Background and aim: Crohn's disease (CD) is a complex polygenetic inflammatory disease of the bowel. NFKBIA (IkappaBalpha) is a downstream regulator of NF-kappaB, which is an effector of the major Crohn's susceptibility gene CARD15/NOD2. ICAM-1 is an integrin ligand and vascular addressin, which contributes to the trafficking of pathogenic leukocytes into the inflamed bowel. Here we examined whether the NFKBIA 2758G/A and ICAM-1 K469E variants, recently shown to be CD susceptibility genes in Caucasian populations in Germany and the United Kingdom, are associated with CD in Caucasian patients in New Zealand.
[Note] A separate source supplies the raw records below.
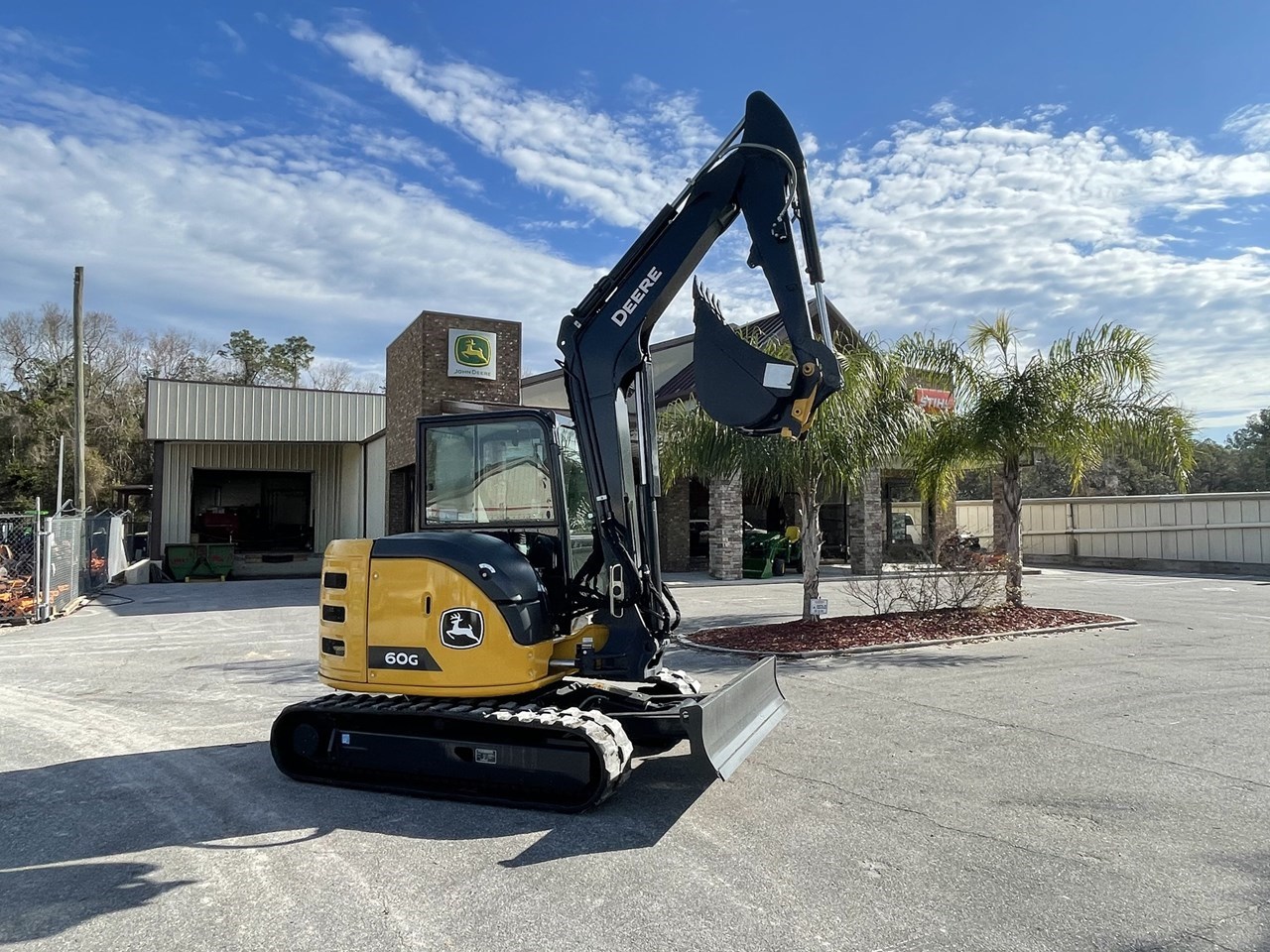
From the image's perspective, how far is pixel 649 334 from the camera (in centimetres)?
622

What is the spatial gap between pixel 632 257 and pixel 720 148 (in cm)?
95

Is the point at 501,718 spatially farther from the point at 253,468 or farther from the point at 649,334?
the point at 253,468

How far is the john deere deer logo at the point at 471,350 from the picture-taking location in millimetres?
20438

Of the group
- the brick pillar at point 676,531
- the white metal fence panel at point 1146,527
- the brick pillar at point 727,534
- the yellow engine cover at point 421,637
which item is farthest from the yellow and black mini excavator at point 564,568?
the white metal fence panel at point 1146,527

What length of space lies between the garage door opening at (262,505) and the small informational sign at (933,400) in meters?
25.1

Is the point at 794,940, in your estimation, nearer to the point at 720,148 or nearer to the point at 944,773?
the point at 944,773

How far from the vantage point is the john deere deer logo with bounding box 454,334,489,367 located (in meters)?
20.4

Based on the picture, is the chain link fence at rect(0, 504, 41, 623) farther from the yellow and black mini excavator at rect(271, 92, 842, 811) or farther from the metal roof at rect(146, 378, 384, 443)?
the yellow and black mini excavator at rect(271, 92, 842, 811)

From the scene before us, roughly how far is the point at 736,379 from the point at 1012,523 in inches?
403

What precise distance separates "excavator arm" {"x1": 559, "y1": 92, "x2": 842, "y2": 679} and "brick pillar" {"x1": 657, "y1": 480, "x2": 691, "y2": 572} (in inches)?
725

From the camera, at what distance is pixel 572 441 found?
635 cm

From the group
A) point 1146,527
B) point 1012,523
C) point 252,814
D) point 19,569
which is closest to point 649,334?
point 252,814

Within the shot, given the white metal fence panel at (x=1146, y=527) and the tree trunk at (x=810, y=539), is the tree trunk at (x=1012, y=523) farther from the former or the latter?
the white metal fence panel at (x=1146, y=527)

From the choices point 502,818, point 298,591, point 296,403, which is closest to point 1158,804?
point 502,818
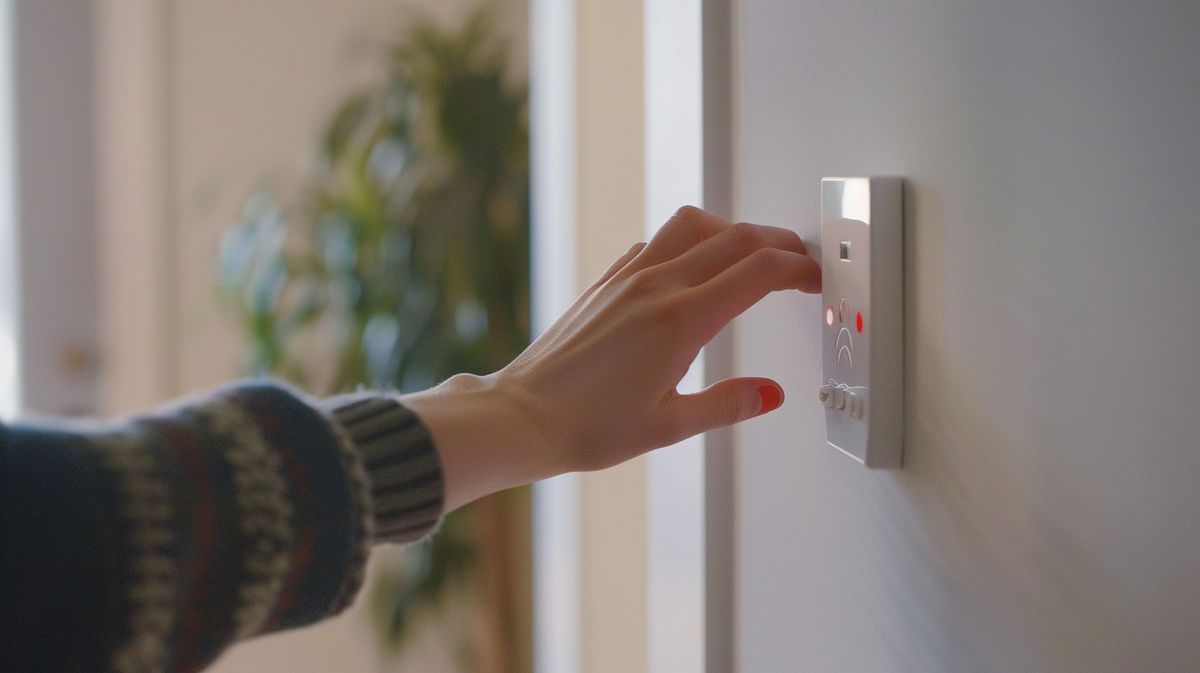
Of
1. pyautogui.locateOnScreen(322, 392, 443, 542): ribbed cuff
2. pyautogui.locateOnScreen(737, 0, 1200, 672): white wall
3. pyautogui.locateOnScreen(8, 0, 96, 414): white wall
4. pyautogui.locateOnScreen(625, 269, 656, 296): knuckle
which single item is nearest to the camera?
pyautogui.locateOnScreen(737, 0, 1200, 672): white wall

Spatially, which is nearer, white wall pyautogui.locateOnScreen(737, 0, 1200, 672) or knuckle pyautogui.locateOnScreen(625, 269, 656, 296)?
white wall pyautogui.locateOnScreen(737, 0, 1200, 672)

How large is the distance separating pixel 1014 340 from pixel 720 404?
0.18 metres

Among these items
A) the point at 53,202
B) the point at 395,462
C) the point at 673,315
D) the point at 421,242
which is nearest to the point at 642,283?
the point at 673,315

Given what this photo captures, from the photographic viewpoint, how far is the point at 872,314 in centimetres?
47

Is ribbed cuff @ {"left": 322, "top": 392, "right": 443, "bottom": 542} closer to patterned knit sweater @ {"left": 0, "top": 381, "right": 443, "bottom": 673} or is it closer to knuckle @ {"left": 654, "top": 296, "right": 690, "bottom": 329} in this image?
patterned knit sweater @ {"left": 0, "top": 381, "right": 443, "bottom": 673}

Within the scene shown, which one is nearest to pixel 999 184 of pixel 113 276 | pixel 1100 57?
pixel 1100 57

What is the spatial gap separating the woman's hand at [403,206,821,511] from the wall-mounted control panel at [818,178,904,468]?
5 cm

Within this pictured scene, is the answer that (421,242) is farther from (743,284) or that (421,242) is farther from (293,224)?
(743,284)

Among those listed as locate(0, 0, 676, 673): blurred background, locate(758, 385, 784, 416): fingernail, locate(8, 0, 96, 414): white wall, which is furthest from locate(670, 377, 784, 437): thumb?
locate(8, 0, 96, 414): white wall

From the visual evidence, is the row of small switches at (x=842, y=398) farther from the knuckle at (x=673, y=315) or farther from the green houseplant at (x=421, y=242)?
the green houseplant at (x=421, y=242)

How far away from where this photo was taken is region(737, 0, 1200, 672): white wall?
0.30m

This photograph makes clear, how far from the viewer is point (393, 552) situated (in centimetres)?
242

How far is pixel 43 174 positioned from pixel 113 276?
289 mm

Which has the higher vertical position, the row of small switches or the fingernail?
the row of small switches
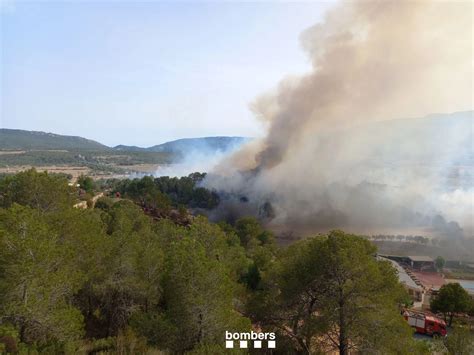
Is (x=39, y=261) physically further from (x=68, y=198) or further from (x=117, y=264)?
(x=68, y=198)

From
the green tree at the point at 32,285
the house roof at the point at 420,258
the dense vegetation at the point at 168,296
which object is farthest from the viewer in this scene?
the house roof at the point at 420,258

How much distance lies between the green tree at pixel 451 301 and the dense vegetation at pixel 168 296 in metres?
18.3

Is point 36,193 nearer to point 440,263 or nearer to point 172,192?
point 440,263

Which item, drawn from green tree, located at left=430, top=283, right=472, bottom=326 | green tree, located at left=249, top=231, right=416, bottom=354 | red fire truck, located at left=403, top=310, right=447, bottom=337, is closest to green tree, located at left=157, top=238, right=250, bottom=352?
green tree, located at left=249, top=231, right=416, bottom=354

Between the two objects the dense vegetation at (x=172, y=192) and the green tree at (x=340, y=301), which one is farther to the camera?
the dense vegetation at (x=172, y=192)

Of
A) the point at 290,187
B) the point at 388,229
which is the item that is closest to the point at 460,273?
the point at 388,229

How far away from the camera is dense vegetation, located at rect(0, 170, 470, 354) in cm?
944

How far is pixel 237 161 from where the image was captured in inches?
3044

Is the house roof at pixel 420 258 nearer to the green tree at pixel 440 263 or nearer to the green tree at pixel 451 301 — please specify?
the green tree at pixel 440 263

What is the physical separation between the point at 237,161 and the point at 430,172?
154 ft

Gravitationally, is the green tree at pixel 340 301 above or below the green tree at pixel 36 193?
below

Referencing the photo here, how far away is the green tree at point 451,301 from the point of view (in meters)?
27.4

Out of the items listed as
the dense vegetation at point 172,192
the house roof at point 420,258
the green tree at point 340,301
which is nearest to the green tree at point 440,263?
the house roof at point 420,258

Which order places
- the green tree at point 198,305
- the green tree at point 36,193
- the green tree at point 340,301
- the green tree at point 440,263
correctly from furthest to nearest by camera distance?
the green tree at point 440,263 → the green tree at point 36,193 → the green tree at point 340,301 → the green tree at point 198,305
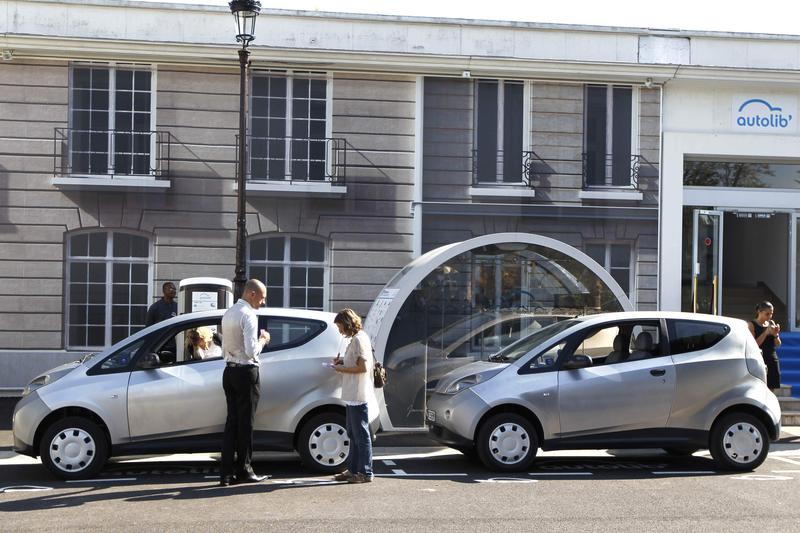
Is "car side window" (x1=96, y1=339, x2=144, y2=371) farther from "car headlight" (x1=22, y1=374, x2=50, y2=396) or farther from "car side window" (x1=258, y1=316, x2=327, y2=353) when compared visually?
"car side window" (x1=258, y1=316, x2=327, y2=353)

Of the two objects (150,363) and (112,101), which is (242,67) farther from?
(150,363)

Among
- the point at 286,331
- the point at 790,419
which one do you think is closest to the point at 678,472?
the point at 286,331

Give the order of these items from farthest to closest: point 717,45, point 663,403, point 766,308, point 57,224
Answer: point 717,45 → point 57,224 → point 766,308 → point 663,403

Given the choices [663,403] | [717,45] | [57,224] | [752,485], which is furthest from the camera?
[717,45]

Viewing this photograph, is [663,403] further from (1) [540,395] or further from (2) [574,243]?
(2) [574,243]

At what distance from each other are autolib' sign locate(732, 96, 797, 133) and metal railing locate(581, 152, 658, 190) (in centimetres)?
196

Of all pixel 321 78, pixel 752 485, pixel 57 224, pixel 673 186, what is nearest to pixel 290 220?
pixel 321 78

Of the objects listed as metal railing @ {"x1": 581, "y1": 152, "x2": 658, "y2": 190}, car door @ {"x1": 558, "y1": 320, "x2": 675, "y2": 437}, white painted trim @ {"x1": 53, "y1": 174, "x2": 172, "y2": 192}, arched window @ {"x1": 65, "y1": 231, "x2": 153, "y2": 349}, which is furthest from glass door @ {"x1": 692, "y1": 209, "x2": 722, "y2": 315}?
arched window @ {"x1": 65, "y1": 231, "x2": 153, "y2": 349}

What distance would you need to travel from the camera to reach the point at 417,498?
9.16 meters

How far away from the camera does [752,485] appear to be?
10117 mm

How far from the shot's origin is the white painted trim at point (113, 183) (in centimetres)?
1827

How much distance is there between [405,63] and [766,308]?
7.87 meters

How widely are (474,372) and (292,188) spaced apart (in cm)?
843

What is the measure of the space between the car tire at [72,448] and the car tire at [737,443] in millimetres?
6093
Methods: PCR-RFLP analysis was used to examine the frequency of gene polymorphisms in 182 CD patients and 188 ethnically matched controls.
Results: There was no significant evidence of a difference in the allele frequency of either the 2758G/A polymorphism in NFKBIA (0.38 vs 0.35, P = 0.47) or the K469E polymorphism in ICAM-1 (0.43 vs 0.37, P = 0.10) between CD patients and controls. Nevertheless, the ICAM-1 469E allele significantly (P = 0.016, Pc = 0.047) influenced the age of diagnosis of CD. Meta-analysis with five other studies confirmed a lack of association of the K469E polymorphism with Crohn's disease (P = 0.33; OR = 0.93; 95% CI, 0.82-1.07).
Conclusion: The NFKBIA 2758G/A and ICAM-1 K469E polymorphisms are not significant risk factors for CD in New Zealand; however, there is evidence that the latter polymorphism influences the age of diagnosis.